WPP's acquisition of Grey, a New York advertising agency, closed on March 7, following an embroiled battle with the 5% convertible holders wanting more compensation as a result of the merger. In mid-September, Grey Global had snagged the $1.52 billion acquisition bid from WPP, after being on the auction block for several weeks.

One holder, who has held the Grey Global convertibles for a while, said he still likes them but was fishing for new price levels given the reset conversion ratio.

The issue has never traded a lot, partly because of size, but also because few holders have ever wanted to let go of those bonds, traders said. A sellside trader Monday said that still seems to be the case, as traffic in the issue has not picked up on the reset conversion ratio. Another sellside trader pegged the issue unchanged at 120.5 bid, 122.5 offered while WPP shares closed in London off 2p, or 0.33%, at 610p.

Another buyside contact, who manages a convertible hedge fund, had been extremely interested in the Grey Global convertible before the WPP merger but it was difficult to find any sellers. Now that the deal is done, even though the reset conversion ratio is considered beneficial to holders, he is no longer interested.

"The cash portion caused us to lose interest in the name," the hedge fund manager said. "We will re-visit it, if the terms warrant."

Xoma a new orphan to ponder

Xoma Ltd.s' 6.5% convertible is perhaps a recent issue already orphaned that is worth looking at, a sellside trader on the West Coast said. The Berkeley, Calif.-based biotech was sharply lower Monday ahead of its earnings report after Tuesday's close but had seen a big spike Friday on a new contract.

"It was up at one point 40%. I have no idea where the bonds are but I would guess 85 - 90 is right," the trader said, adding that he had heard there were recent buyers for the bonds at 70, which he was skeptical of.

"I have no idea if they are telling the truth or lying, as usual, but I will say this, no one really knows where they are [supposed to be valued at.] Using 85 versus [a stock price of] $1.31, I get them 9.5%, up 21% with a 7.65% current yield. Not bad, don't you think?"

Xoma sold the $60 million of 6.5%, up 15% convertibles in early February. A biotech concern focused on treatments for immunologic and inflammatory disorders, cancer and infectious diseases, Xoma said it planned to use proceeds for current research and development projects, new products, equipment acquisitions, general working capital and operating expenses.

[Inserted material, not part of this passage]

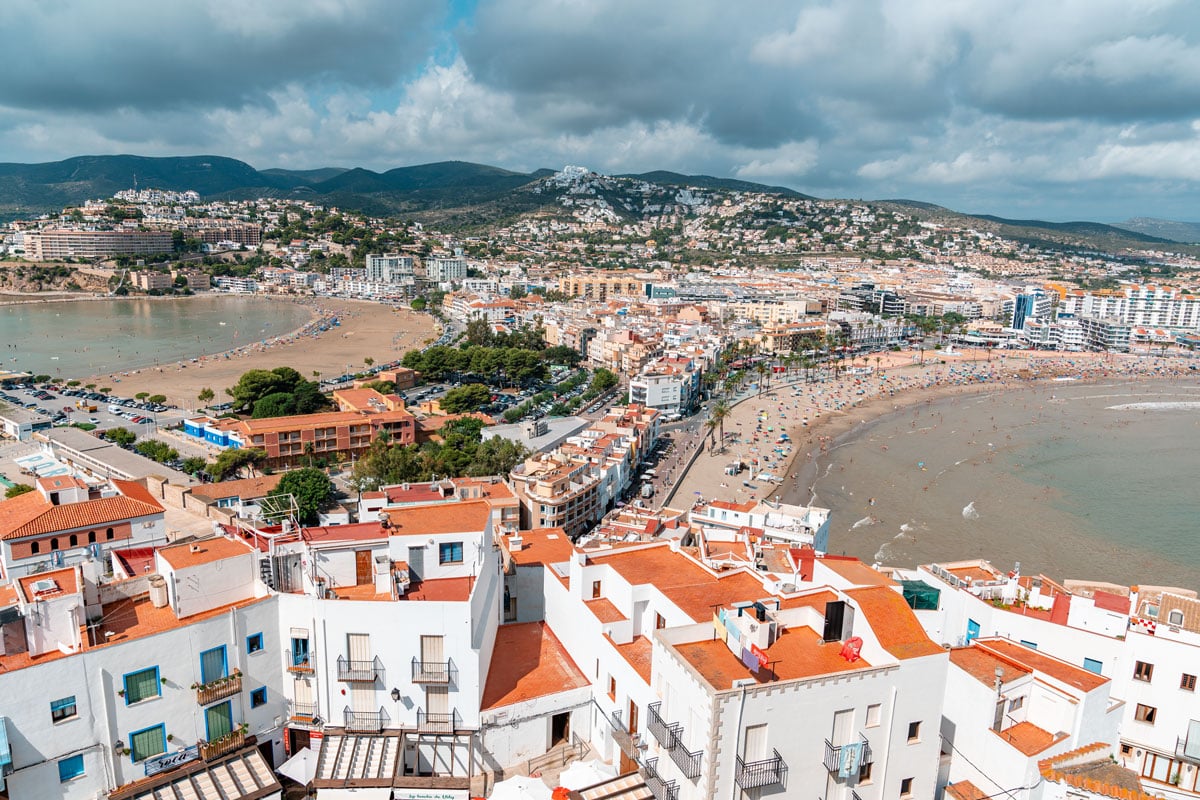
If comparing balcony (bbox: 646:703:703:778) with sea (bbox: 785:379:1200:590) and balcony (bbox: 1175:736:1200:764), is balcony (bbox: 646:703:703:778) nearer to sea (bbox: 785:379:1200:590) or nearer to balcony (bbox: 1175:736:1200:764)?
balcony (bbox: 1175:736:1200:764)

Raptiva should show some sequential growth this year. On Friday, Xoma stock shot up 26% after the company reported it had won a $15 million contract from the National Institutes of Health.

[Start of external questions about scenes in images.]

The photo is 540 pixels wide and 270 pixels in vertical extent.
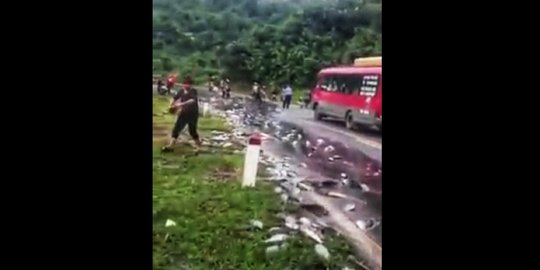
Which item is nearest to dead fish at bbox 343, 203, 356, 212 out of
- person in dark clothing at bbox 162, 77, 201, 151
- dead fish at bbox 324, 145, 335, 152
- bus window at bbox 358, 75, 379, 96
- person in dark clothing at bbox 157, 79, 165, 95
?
dead fish at bbox 324, 145, 335, 152

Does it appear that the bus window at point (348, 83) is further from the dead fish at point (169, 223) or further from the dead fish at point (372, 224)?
the dead fish at point (169, 223)

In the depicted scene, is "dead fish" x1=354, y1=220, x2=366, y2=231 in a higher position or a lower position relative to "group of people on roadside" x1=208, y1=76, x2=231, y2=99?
lower

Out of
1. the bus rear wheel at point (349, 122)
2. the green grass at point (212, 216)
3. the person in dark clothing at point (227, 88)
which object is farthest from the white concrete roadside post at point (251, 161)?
the bus rear wheel at point (349, 122)

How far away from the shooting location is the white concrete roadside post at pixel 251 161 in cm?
167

Xoma is scheduled to report earnings after Tuesday's closing bell.

Wing trade a potent argument

Merrill Lynch convertible analyst Marc Malloy said in a report Monday that a wing trade - defined as a long equity /short credit position - "appears most appealing for high dividend paying credits which are at risk of shareholder friendly actions."

He cited Merrill's high grade credit strategy group, which reports that the argument for equity over credit is compelling because of stretched bond valuations, increased M&A and share buybacks as well as growing dividends. Moreover, with many BBB credits at sub-40 CDS levels, put insurance in the form of a CDS contract on an equity position is quite cheap, according to the strategists.

Malloy added that the trade may be interesting even for stable credits, as the net dividend yield - dividend less CDS premium - often is above 4%. In fact, depending on how the credit/equity hedge is structured, he said, a wing trade can accommodate many views on the stock.